Aim of the task
With all images left out, restate the records below exactly as written.

Dataset entries:
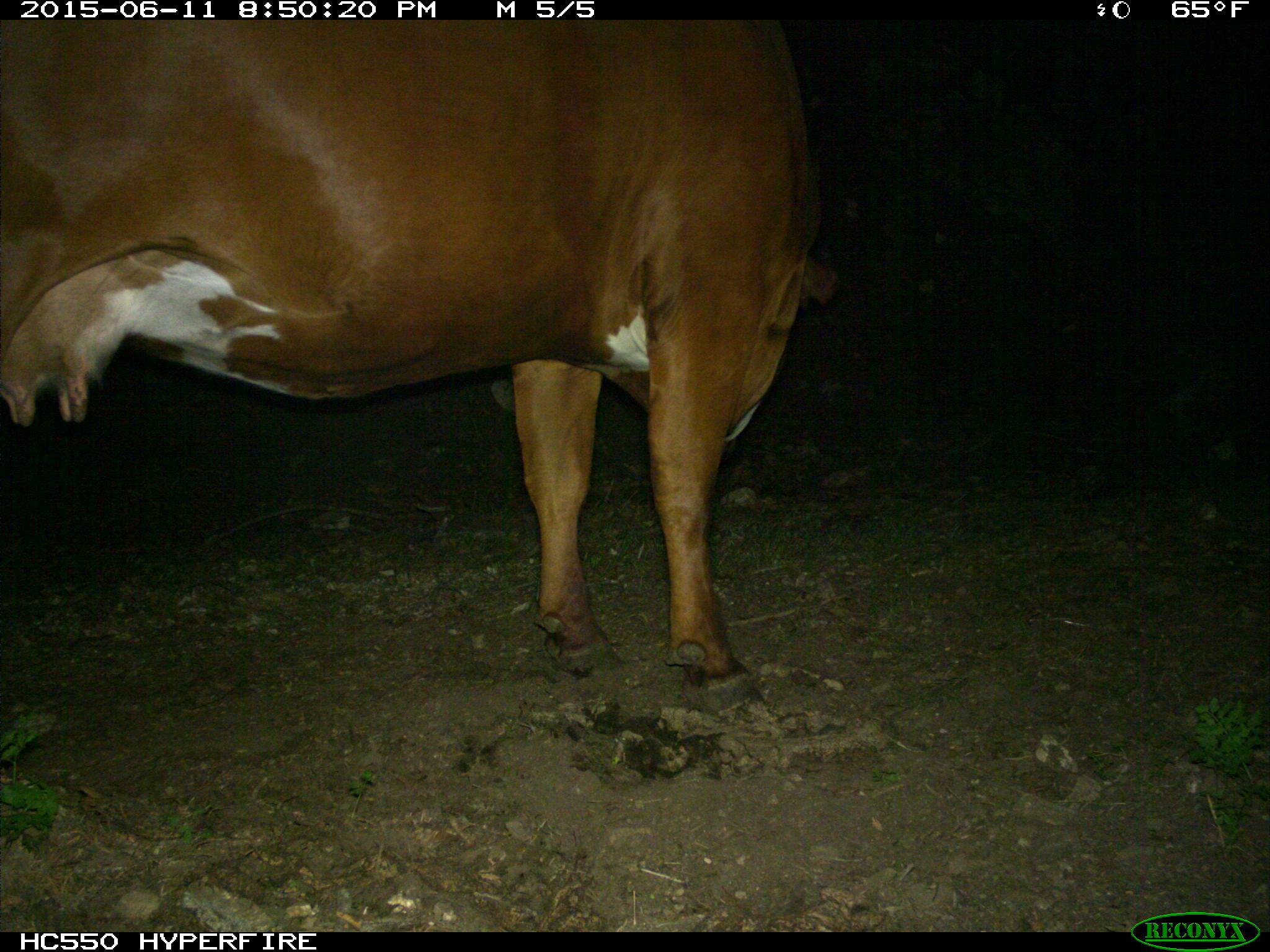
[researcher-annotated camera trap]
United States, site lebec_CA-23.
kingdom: Animalia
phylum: Chordata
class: Mammalia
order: Artiodactyla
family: Bovidae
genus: Bos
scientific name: Bos taurus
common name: domestic cow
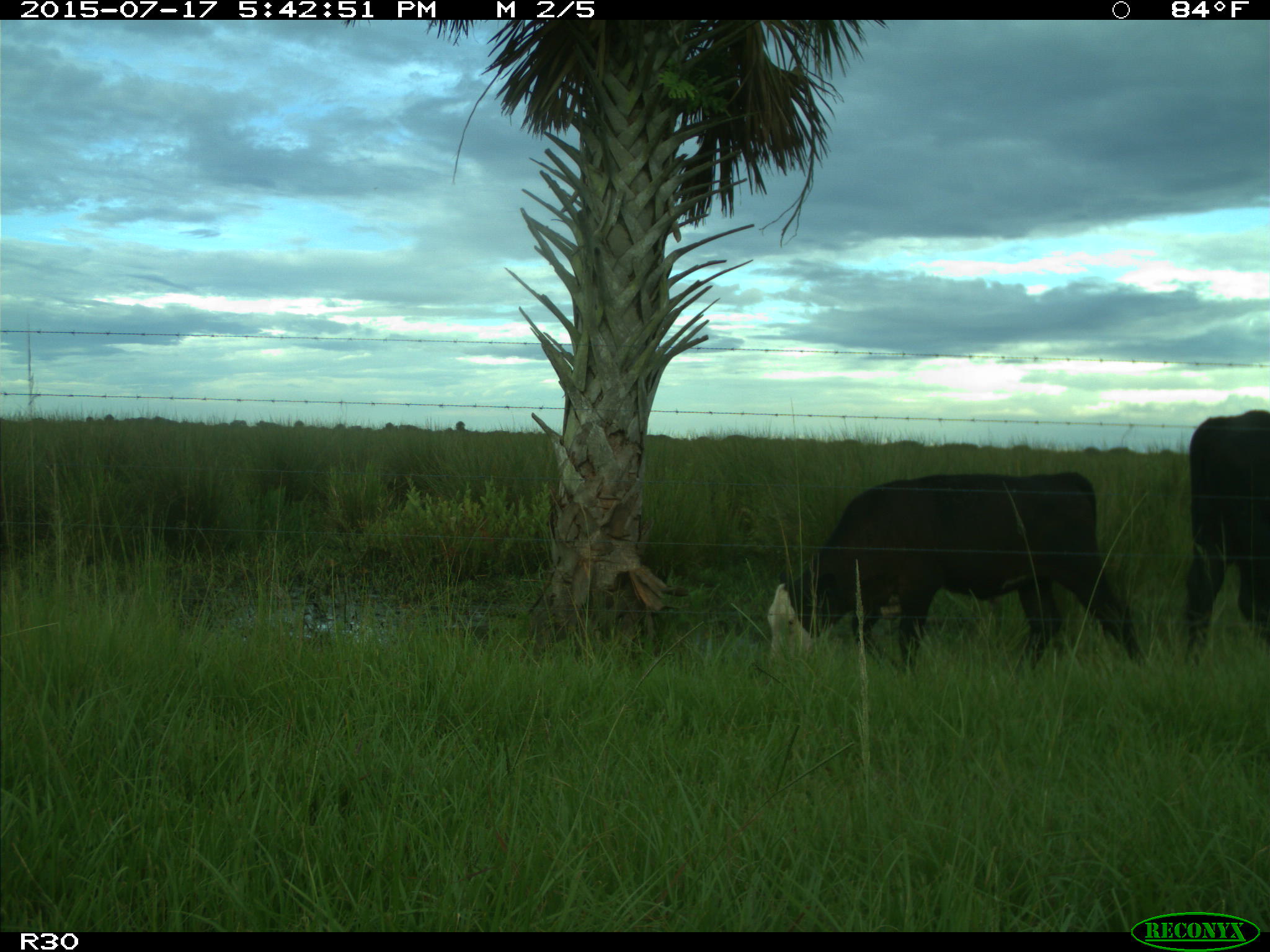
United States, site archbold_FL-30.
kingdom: Animalia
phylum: Chordata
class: Mammalia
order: Artiodactyla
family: Bovidae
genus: Bos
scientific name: Bos taurus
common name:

Exercise answer
[researcher-annotated camera trap]
United States, site lebec_CA-23.
kingdom: Animalia
phylum: Chordata
class: Mammalia
order: Artiodactyla
family: Bovidae
genus: Bos
scientific name: Bos taurus
common name: domestic cow
United States, site archbold_FL-30.
kingdom: Animalia
phylum: Chordata
class: Mammalia
order: Artiodactyla
family: Bovidae
genus: Bos
scientific name: Bos taurus
common name:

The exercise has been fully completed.